What is the difference between CIS and meter data management?
Customer information system (CIS) handles billing, customer service, payments, and account management. Meter data management (MDM) ingests and validates interval reads from AMI before passing them to CIS. Oracle, SAP, and Itron offer both as separate products; many utilities run them from different vendors.
How much does a CIS replacement cost?
A tier-1 utility CIS replacement runs $30M-$200M+ over 3-5 years inclusive of software, integration, and data migration. Mid-sized municipal projects often land between $1M and $10M. Cloud subscription models from Oracle, SAP, and Hansen have shifted some spend from capex to opex but rarely reduce total program cost.
Which platforms support water utilities specifically?

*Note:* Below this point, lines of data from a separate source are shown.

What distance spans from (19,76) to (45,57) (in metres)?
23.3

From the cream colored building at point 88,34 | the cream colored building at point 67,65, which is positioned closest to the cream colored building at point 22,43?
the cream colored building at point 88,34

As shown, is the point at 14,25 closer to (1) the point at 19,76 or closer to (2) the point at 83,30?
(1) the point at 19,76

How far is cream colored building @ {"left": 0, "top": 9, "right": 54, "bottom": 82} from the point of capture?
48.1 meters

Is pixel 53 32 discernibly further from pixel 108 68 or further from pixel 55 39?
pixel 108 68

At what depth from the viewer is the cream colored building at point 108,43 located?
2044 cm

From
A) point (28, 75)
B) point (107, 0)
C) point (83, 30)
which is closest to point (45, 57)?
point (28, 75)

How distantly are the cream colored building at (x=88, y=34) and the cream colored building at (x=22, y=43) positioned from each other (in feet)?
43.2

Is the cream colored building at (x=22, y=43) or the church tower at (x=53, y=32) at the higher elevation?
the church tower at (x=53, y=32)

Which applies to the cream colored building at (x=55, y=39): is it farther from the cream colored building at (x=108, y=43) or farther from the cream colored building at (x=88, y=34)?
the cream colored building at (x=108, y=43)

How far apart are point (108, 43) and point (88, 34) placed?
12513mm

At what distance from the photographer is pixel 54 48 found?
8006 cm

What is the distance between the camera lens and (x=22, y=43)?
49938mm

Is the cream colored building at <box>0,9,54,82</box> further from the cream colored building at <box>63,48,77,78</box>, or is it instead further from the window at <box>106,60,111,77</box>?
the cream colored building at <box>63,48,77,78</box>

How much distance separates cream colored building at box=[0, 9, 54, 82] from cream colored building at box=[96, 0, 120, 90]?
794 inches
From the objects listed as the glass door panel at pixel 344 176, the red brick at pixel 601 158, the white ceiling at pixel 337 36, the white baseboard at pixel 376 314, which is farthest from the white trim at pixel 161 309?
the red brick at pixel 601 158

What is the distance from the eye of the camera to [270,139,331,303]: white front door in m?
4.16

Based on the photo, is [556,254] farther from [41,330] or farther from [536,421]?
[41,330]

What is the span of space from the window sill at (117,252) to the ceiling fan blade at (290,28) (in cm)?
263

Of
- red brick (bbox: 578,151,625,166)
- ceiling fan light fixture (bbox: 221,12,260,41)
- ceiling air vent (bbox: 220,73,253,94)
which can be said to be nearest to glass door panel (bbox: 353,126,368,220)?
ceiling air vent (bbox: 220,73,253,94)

Cayenta, Harris NorthStar, Tyler Incode, and Itron lead water-utility deployments. Many U.S. municipal water and wastewater agencies run Tyler Munis or Cayenta with AMI head-ends from Sensus, Neptune, or Badger. Compare options on our best water billing page.
How is AI being applied to utility billing?
Practical AI use is in bill anomaly detection, leak detection from water consumption, AMI data-quality flagging, and conversational customer-service assistants. Several vendors have shipped meaningful features; buyers should verify accuracy on their own AMI data before banking on AI projections.
How does TechVendorIndex rank utility billing vendors?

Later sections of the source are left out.